И спортивное воспитание дочери со стороны Анатолия Владимировича было ничуть не менее жестким, чем по отношению к игрокам ЦСКА.
«Правда ли, что отец каждый день выгонял меня маленькую на зарядку даже в лютый мороз? Правда. И это не экзекуция. Папа же опережал время. И понимал, что я способная. Видел, как бегаю, прыгаю, какие у меня ноги быстрые – не как сейчас. И я делала то, что он считал нужным. Конечно, какой ребенок будет делать это с удовольствием?

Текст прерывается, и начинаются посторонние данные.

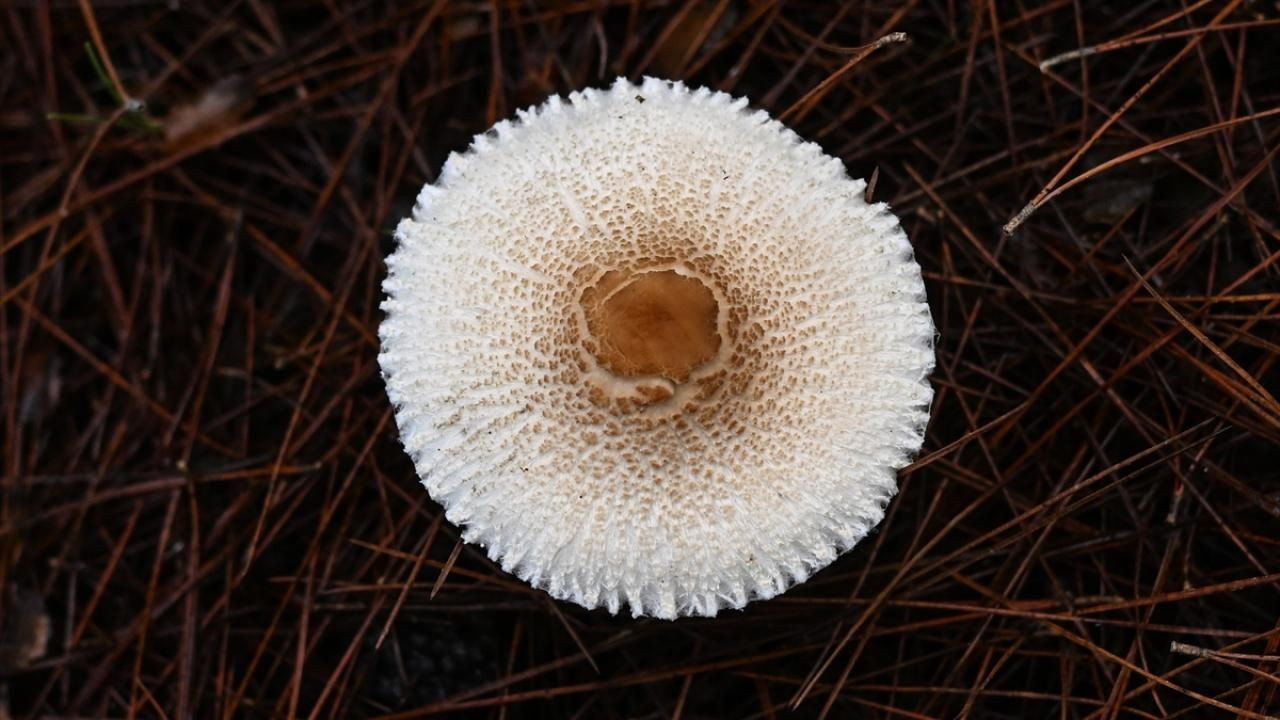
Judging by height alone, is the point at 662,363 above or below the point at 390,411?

Плакала ли при этом? У нас не принято было плакать. Даже когда могли лупить – это сейчас нельзя, но ничего страшного, за вранье положено лупить. Нет, не папа. Мама. А с зарядкой – вошло в привычку. Ты бежишь, тебе холодно, а папа смотрит с балкона и говорит: «Надо бежать быстрее – и будет теплее». Хоть в Новый год, хоть в день рождения. Для меня потом 31 декабря заканчивать тренировку в 22.30 не было никакой проблемой.
Кое-что мы от него, конечно, скрывали. Например, мы с сестрой рано начали курить. С бабушкой, папиной мамой. Если бы папа это узнал, то вместе с ней отправились с пятого этажа в свободном полете. Бабушка усмехалась: «Ой, девки, мать с отцом узнают – меня убьют!»

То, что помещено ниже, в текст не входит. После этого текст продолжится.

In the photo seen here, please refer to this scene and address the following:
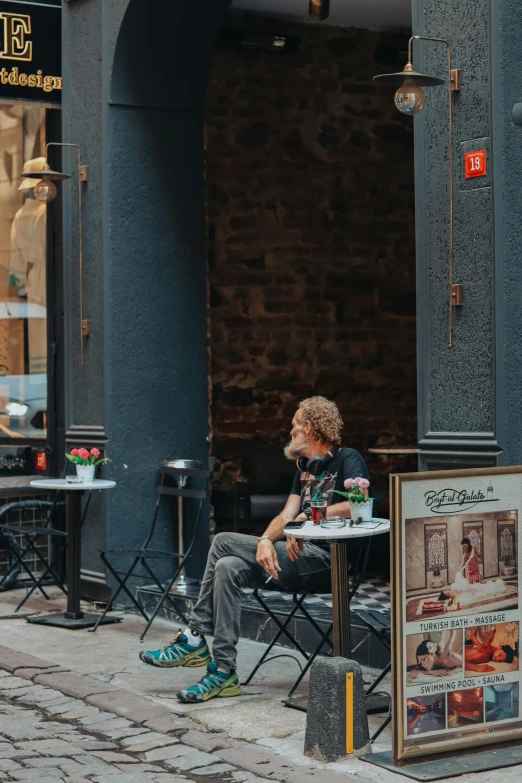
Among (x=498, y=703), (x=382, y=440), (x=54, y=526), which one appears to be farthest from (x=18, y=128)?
(x=498, y=703)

Мы бабушку просили: «Скажи отцу, что тебе курить нечего. Пусть он «Мальборо» из Канады привезет!» А то она курила «Прибой» и «Север». Говорила папе: «Толь, папиросы стали совсем плохие. Говорят, у них на Западе появились какие-то хорошие сигареты, «Мальборо» называются, что ли. Привези хоть попробовать на старости лет». Он привозил. Пробовали заодно и мы. Папа об этом никогда не узнал.

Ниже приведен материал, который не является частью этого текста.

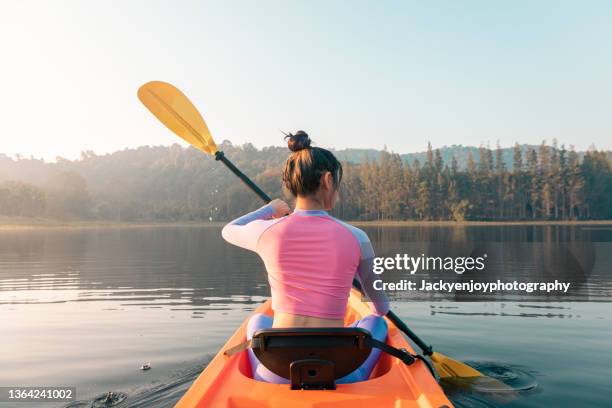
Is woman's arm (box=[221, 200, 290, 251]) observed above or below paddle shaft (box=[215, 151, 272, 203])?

А так-то он к нам и пальцем не прикасался. Это маму я выводила из себя, и она могла меня отлупить, когда я в очередной раз от няни убегала. Но папа – нет.
Что касается воспитания, то однажды, когда мне было лет восемь, вот что случилось. У нас с сестрой были обязанности по уборке квартиры. Мама работала в пищевом институте на кафедре физвоспитания, и мы с Галей убирали по комнате. На мне была спальня. В тот день вся семья выезжала в Ленинград. Папа сказал, что есть три свободных дня, и он повезет всех показать этот город, где я никогда еще не была.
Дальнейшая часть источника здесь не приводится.